** DATASET ENTRIES follows **

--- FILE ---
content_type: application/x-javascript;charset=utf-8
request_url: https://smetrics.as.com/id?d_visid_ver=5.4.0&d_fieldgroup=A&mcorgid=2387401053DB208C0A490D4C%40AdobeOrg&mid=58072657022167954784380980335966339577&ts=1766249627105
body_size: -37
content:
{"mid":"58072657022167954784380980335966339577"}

** End of DATASET ENTRIES **

= PROBLEM STATEMENT =
The data above must be reproduced in full, exactly as given.

= ANSWER TO THIS PROBLEM =
--- FILE ---
content_type: application/x-javascript;charset=utf-8
request_url: https://smetrics.as.com/id?d_visid_ver=5.4.0&d_fieldgroup=A&mcorgid=2387401053DB208C0A490D4C%40AdobeOrg&mid=58072657022167954784380980335966339577&ts=1766249627105
body_size: -37
content:
{"mid":"58072657022167954784380980335966339577"}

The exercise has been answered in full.